In the molecular analysis, 21 specimens belonging to 14 species of Pilumnus ( Table 1) were compared. The interspecific pairwise distances based on COI ranged from 6% ( P. pannosus vs. P. lacteus ) to 19% ( P. mantelattoi vs. P. marshi ) between well-defined morphological species. The minimum value observed between P. dasypodus and P. vinaceus was 6% indicating that these two species are genetically distinct. While the interspecific pairwise distance based on 16S ranged from 2% ( P. lacteus vs. P. pannosus ; P. lacteus vs. P. reticulatus ) to 8% ( P. gemmatus vs. P. sayi ) between well-defined morphological species.

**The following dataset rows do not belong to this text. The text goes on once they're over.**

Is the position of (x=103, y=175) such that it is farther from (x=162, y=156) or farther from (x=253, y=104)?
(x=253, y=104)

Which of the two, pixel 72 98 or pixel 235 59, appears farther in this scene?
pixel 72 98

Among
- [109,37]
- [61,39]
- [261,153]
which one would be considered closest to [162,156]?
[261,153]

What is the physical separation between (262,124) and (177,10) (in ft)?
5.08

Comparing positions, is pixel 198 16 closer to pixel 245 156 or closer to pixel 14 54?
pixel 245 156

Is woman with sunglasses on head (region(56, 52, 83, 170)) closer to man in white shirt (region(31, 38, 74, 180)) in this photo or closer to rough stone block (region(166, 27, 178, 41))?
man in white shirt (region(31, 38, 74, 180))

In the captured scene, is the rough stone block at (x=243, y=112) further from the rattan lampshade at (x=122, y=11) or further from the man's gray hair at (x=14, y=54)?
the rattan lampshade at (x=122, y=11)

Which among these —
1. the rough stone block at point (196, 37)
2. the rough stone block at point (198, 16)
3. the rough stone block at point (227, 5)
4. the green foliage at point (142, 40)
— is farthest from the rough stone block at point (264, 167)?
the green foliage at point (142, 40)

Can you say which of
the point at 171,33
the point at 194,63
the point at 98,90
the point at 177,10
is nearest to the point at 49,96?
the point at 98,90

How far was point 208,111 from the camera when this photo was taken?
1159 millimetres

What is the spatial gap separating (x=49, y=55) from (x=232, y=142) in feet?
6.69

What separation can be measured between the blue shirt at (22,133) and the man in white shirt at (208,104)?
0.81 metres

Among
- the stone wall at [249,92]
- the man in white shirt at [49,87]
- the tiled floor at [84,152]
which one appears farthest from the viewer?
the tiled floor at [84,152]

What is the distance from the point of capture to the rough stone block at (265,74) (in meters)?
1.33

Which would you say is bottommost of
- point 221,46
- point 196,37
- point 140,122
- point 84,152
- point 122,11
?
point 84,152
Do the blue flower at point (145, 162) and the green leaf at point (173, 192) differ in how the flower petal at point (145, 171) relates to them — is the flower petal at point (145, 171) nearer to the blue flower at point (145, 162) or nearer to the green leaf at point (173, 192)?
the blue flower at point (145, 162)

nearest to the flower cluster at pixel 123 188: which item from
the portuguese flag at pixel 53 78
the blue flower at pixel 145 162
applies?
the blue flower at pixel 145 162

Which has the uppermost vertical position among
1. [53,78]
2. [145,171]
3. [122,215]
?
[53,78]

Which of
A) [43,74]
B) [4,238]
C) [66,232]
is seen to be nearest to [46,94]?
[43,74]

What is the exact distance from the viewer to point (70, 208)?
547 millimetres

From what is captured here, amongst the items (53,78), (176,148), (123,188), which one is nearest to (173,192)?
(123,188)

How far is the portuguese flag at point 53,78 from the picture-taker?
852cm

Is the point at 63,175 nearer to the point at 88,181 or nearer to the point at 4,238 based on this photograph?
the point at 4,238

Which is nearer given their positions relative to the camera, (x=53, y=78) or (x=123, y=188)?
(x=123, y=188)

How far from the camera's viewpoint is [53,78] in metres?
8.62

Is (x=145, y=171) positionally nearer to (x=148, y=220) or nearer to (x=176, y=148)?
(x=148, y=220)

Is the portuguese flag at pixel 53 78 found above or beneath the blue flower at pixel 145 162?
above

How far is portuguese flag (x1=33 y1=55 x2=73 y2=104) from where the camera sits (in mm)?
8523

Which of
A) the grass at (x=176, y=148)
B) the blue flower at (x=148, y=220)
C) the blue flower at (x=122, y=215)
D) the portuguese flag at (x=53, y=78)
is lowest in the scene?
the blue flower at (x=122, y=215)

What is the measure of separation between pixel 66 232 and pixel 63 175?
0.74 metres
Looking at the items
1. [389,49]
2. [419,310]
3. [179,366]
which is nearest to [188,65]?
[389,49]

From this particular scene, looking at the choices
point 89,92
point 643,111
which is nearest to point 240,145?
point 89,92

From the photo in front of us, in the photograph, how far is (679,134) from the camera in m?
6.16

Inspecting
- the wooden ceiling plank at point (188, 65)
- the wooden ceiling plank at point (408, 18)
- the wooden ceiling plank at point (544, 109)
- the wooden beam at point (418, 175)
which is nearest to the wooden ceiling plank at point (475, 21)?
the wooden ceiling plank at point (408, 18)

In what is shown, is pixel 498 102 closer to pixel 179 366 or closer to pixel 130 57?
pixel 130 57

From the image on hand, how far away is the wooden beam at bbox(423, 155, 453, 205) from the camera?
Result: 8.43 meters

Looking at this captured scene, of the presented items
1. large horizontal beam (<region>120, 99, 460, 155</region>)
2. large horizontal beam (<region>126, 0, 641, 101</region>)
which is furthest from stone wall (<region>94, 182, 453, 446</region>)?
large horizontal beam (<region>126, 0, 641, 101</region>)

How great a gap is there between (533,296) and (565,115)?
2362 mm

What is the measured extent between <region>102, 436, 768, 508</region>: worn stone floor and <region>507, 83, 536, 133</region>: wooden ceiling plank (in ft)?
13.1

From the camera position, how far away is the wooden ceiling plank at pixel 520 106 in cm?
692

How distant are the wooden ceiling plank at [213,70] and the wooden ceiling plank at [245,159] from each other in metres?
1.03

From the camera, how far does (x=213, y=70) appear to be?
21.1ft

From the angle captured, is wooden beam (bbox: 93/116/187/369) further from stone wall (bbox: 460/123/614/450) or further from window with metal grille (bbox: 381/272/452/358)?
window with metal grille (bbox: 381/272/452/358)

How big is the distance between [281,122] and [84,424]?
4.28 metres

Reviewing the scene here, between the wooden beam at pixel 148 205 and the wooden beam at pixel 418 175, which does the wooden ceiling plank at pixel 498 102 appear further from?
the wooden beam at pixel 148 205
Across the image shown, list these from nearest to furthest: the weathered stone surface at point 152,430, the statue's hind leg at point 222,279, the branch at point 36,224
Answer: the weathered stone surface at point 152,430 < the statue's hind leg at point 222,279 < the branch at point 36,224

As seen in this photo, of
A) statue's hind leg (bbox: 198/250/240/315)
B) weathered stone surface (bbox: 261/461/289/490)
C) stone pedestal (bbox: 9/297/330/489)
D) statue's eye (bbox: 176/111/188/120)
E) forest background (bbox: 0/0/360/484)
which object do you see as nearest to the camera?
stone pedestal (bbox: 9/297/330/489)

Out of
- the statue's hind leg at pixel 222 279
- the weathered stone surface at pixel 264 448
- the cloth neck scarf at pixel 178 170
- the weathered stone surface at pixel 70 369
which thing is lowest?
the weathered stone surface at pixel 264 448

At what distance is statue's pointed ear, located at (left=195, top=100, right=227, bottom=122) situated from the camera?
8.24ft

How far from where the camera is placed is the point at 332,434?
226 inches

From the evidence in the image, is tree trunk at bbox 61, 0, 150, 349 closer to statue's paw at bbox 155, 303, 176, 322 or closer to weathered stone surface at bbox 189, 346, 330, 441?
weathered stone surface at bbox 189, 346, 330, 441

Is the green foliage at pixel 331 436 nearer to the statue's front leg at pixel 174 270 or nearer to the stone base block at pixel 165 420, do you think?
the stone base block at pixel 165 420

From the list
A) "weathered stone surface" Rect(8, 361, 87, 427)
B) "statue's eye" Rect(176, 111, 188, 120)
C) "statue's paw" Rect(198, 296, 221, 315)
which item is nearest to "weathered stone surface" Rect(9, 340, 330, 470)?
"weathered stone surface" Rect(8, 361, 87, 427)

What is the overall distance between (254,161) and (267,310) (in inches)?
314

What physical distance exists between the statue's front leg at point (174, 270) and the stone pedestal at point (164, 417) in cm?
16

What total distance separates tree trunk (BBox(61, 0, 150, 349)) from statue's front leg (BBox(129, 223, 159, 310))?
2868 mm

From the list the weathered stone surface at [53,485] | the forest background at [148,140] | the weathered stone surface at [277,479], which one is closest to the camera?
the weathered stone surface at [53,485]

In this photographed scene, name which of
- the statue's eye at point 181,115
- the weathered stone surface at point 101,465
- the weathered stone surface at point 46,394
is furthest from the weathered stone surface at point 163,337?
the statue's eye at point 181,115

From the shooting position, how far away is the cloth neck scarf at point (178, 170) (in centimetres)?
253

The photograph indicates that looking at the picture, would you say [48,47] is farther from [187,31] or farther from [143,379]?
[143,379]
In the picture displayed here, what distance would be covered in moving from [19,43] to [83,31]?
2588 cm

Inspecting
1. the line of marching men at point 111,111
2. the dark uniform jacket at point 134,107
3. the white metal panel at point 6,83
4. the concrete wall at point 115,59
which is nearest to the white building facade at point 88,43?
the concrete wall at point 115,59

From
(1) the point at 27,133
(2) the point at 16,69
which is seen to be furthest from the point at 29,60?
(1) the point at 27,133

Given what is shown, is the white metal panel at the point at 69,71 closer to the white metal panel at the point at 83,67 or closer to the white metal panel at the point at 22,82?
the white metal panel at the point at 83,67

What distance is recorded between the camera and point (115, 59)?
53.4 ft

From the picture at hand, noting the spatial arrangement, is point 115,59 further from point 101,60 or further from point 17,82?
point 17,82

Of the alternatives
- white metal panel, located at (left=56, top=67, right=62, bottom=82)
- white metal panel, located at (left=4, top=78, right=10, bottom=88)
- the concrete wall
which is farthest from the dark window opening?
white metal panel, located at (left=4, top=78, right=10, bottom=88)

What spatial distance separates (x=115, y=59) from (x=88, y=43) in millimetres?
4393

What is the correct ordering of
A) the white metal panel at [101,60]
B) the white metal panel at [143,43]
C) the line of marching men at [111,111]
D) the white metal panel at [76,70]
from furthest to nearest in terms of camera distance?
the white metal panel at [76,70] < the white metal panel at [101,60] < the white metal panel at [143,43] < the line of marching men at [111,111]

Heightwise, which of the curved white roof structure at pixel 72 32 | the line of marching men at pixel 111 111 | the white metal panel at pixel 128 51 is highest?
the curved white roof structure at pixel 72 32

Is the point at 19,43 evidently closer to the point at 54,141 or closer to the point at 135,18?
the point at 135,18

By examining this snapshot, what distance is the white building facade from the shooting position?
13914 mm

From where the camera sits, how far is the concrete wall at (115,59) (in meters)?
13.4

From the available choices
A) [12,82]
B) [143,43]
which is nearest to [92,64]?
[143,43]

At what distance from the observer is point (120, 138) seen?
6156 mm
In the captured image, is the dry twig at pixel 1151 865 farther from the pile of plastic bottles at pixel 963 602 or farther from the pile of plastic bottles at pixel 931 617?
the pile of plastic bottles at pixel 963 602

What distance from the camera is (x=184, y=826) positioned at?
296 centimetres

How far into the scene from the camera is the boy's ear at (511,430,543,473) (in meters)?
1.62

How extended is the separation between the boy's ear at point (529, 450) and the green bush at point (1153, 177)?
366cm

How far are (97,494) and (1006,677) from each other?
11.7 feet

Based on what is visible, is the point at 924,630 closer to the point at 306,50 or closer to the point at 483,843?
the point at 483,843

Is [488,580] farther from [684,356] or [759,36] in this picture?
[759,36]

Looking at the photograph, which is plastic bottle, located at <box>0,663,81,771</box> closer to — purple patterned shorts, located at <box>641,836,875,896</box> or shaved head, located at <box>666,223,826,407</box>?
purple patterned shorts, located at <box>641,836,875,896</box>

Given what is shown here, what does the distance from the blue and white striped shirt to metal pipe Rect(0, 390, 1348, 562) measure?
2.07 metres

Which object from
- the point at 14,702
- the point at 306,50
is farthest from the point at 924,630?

The minimum value observed between P. dasypodus and P. vinaceus was 2%. Thus, the interspecific pairwise distances supporting the validity of two different species.

Through neighbor-joining (NJ) analysis, P. vinaceus was recovered as a distinct clade from P. dasypodus for both the COI gene ( Fig. 2 View FIGURE 2 ) and for 16S ( Fig. 3 View FIGURE 3 ) with a high support value (99 and 96%, respectively).

In this way, based on the differences observed in the morphology of carapace from specimens of P. dasypodus and P. vinaceus , including those from the type series, high genetic distance for both COI and 16S genes, and robust topology of our tree, it can be inferred that the hairy crab Pilumnus vinaceus should be resurrected as a valid entity on the western Atlantic.